** Job **
Could you rewrite the listing starting at the line containing "How far from" and ending at the line containing "Answer: point (4, 70)", with "the camera" changed to "the viewer" and nothing else altered?

** Supplied data **
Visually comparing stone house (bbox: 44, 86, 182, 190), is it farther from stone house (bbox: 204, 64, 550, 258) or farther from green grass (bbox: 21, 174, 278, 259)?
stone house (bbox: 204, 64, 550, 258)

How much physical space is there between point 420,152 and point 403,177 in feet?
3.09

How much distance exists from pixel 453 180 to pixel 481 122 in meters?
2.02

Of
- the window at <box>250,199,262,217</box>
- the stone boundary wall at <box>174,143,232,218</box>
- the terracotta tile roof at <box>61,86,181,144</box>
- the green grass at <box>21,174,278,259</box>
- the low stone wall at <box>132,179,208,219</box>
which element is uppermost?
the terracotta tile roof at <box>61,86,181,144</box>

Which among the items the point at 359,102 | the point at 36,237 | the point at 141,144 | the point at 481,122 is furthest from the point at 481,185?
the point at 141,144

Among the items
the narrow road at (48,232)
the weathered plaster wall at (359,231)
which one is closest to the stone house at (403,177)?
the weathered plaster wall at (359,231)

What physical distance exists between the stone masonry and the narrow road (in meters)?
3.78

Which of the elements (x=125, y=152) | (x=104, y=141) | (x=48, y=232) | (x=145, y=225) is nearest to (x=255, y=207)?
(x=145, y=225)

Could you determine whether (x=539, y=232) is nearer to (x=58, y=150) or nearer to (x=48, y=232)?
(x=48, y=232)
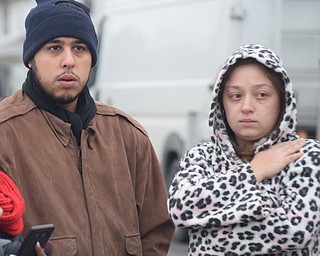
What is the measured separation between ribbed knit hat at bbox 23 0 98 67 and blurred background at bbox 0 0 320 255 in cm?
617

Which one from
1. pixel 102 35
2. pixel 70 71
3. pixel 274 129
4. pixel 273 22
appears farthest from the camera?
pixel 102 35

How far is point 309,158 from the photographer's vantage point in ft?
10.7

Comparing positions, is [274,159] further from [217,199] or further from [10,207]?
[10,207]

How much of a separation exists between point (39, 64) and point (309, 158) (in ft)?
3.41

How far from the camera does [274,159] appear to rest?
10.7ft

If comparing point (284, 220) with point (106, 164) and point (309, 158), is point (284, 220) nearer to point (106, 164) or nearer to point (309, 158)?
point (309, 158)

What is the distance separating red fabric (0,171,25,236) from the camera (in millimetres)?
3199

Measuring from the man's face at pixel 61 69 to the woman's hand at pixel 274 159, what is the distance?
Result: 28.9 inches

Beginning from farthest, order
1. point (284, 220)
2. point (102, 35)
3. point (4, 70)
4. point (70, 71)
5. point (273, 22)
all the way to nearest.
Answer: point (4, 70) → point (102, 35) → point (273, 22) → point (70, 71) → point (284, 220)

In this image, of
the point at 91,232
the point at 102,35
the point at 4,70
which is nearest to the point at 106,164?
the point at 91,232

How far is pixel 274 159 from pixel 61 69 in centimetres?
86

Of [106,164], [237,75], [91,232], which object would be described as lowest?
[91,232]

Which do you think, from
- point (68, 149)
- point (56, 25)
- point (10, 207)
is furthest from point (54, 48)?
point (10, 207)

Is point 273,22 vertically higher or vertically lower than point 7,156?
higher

==

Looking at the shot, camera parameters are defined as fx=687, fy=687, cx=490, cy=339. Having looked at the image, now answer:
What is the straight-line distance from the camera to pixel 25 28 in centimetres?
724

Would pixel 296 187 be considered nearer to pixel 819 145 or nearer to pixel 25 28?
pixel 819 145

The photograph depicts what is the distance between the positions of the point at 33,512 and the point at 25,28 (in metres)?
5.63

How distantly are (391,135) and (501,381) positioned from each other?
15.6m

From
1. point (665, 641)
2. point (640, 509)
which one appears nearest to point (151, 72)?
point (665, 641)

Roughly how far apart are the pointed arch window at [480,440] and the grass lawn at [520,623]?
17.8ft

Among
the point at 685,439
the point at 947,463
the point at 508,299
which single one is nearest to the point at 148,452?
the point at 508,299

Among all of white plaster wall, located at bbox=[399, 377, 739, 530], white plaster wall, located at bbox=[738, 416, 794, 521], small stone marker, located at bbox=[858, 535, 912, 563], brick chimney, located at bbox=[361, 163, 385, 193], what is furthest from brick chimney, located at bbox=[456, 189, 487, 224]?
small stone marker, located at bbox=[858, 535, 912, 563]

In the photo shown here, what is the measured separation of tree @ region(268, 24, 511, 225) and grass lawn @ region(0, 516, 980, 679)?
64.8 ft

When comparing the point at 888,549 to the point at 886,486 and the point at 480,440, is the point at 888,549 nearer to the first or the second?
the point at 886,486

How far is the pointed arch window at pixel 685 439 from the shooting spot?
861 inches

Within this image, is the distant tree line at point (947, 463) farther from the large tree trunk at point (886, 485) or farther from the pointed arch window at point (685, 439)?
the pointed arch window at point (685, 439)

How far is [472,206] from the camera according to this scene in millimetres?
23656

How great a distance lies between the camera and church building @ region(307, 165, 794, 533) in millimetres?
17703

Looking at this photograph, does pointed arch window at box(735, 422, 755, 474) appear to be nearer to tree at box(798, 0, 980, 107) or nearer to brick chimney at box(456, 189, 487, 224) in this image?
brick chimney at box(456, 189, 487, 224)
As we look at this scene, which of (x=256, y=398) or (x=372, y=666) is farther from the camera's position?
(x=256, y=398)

** Written solution **
How far from the viewer does [274,159] appear to rest?
10.7ft

If comparing point (284, 220) with point (106, 164) and point (309, 158), is point (284, 220) nearer to point (106, 164) or nearer to point (309, 158)?
point (309, 158)

What is the distance separating red fabric (0,171,25,236) from the viewer (in millimetres)?
3199

Measuring from the man's face at pixel 61 69 to the woman's hand at pixel 274 159, what is the distance?
Result: 28.9 inches

Beginning from farthest, order
1. point (284, 220)
2. point (102, 35)
3. point (4, 70)
4. point (70, 71)
5. point (273, 22)
all the way to nearest.
Answer: point (4, 70) → point (102, 35) → point (273, 22) → point (70, 71) → point (284, 220)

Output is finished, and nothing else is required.